NEW YORK (TheStreet) -- Stocks were climbing Thursday after the Federal Reserve assured markets it would be "patient" in determining when to raise rates.
The S&P 500 was up 1.3%, the Dow Jones Industrial Average surged 1.3%, and the Nasdaq spiked 1.5%. A day earlier, the S&P and Dow posted their strongest percentage gains of the year.
"The committee considers it unlikely to begin the normalization process for at least the next couple of meetings," said Fed Chair Janet Yellen in a press conference on Wednesday. "This assessment, of course, is completely data-dependent."
This timeline is as expected, said Wells Fargo's Cameron Hinds. "Market consensus is that they will start to raise rates during the next summer," he said.
Weekly jobless claims backed up the Fed's positive assessment of the job market as the number of new filings for unemployment benefits slipped 6,000 to 289,000 for the week ended Dec. 12, the Labor Department said.
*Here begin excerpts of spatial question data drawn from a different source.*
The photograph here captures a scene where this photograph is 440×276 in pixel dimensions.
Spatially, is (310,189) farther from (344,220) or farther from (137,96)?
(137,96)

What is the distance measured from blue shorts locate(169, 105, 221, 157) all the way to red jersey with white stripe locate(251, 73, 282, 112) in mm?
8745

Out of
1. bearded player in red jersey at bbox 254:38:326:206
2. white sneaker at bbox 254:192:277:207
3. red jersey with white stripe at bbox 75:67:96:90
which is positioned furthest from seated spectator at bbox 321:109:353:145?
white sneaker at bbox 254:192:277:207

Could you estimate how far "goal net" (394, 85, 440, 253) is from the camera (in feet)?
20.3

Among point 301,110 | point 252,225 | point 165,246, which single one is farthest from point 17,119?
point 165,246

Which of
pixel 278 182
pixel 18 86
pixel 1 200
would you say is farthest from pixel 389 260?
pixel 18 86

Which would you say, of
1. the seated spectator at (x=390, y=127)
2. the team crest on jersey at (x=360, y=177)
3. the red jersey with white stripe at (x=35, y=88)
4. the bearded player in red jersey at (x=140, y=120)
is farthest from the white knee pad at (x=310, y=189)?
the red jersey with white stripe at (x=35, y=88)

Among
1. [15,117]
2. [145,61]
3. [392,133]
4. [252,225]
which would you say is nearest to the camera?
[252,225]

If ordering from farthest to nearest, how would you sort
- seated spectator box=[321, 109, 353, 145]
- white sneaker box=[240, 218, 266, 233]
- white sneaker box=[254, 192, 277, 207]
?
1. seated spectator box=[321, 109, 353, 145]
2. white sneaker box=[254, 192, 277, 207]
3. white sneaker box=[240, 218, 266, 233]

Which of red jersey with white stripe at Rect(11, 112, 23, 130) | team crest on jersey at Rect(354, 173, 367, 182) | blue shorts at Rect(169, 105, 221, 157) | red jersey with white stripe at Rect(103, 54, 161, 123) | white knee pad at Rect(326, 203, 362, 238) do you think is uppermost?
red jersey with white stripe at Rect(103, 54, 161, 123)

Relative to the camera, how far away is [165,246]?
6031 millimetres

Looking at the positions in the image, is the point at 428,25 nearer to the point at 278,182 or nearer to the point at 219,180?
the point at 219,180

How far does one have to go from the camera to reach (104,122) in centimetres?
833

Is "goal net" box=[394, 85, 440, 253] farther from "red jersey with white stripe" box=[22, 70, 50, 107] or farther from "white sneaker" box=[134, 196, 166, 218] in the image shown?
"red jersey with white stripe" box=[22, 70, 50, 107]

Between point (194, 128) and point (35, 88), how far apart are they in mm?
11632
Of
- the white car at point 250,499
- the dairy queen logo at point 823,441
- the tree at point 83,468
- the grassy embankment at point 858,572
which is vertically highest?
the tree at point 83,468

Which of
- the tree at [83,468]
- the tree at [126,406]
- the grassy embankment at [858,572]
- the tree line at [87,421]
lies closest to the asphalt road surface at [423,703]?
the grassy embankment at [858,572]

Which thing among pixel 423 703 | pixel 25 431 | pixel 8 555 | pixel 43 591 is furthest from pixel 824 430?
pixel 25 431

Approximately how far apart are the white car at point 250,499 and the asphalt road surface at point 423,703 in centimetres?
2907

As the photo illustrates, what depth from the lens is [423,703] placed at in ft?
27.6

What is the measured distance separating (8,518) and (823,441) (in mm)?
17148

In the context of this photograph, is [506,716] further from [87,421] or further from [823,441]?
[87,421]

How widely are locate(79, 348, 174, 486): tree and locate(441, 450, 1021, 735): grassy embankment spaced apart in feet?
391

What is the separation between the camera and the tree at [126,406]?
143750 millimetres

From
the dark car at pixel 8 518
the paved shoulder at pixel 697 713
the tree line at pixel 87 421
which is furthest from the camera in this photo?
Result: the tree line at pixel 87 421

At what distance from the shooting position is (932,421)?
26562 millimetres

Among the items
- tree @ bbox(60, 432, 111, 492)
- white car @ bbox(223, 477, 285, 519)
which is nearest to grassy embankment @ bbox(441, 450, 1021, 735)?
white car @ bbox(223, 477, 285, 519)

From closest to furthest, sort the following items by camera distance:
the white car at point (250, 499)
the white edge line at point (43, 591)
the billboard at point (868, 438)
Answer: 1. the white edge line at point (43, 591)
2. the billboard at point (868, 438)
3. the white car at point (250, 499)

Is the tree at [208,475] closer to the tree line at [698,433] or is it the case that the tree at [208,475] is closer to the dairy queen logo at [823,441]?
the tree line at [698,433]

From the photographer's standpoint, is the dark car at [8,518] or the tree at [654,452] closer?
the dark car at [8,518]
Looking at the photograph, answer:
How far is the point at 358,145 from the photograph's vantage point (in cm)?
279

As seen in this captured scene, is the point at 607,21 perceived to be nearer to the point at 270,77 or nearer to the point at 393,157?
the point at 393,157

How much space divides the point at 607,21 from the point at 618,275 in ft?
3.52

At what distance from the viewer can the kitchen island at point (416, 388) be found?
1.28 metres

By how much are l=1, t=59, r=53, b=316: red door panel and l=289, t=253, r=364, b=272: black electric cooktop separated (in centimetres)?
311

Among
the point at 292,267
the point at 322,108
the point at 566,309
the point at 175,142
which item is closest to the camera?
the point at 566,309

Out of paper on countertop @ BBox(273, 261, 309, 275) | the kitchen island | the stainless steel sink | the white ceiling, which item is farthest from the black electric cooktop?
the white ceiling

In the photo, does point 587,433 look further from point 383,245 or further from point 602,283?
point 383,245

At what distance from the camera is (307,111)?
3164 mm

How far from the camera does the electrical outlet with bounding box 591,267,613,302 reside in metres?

Economists had expected 295,000 claims for unemployment benefits for the week.
The Philadelphia Fed reported a slower pace of manufacturing activity in December with a reading of 24.5 compared to 40.8 in November. Analysts had expected a reading of 25. The latest figures could give pause to a data-dependent Fed which has had to contend with a patchy economic recovery.
"While the Fed is more optimistic about achieving its employment goal, it continues to fret about the lack of progress on its inflation target (hence the need to 'monitor inflation developments closely')," Douglas Porter, chief economist for BMO Capital Markets, said in a report. "This means that, even if the unemployment rate falls as expected toward the presumed neutral range of 5.2% to 5.5% next year, the Fed could delay tightening if (core) inflation holds well below 2%."